Introduction: The cost of providing a basic set of public health services necessary not been well-described. Recent work suggests public health practitioners are unlikely to have the empirically-based financing information necessary to make informed decisions regarding practice. The purpose of this paper is to describe the development of a costing tool used to collect primary data on the number of services provided, staff employed, and costs incurred for two types of mandated environmental health services: food and lodging inspections and onsite water services.
Methods: The tool was iteratively reviewed, revised, and piloted with local health department (LHD) environmental health and finance managers. LHDs (n=15) received technical support to estimate costs for fiscal year 2012.
Results: The tool contained the following sections: Agency/Respondent Information, Service Counts, Direct Labor Costs, Direct Non-Labor Costs, and Indirect/Overhead Costs. The time required to complete the tool ranged from 2 to 12 hours (median = 4).
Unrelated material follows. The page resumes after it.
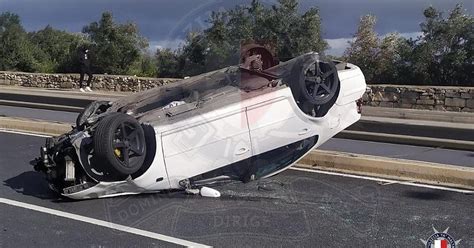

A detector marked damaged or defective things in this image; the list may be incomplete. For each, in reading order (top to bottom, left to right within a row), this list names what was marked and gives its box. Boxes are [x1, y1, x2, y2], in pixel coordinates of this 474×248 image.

Implications: LHDs typically did not track costs by program area, nor did they acknowledge indirect costs or costs absorbed by the county. Nonetheless, this costing tool is one of the first to estimate costs associated with environmental health programs at the LHD level and has important implications for practitioners and researchers, particularly when these limitations are recognized.
Winterbauer NL, Singh S, Tucker A, Harrison LM. A tool to cost environmental health services in North Carolina local health departments. Front Public Health Serv Sys Res 2016; 5(3):9–14. DOI: 10.13023/FPHSSR.0503.02.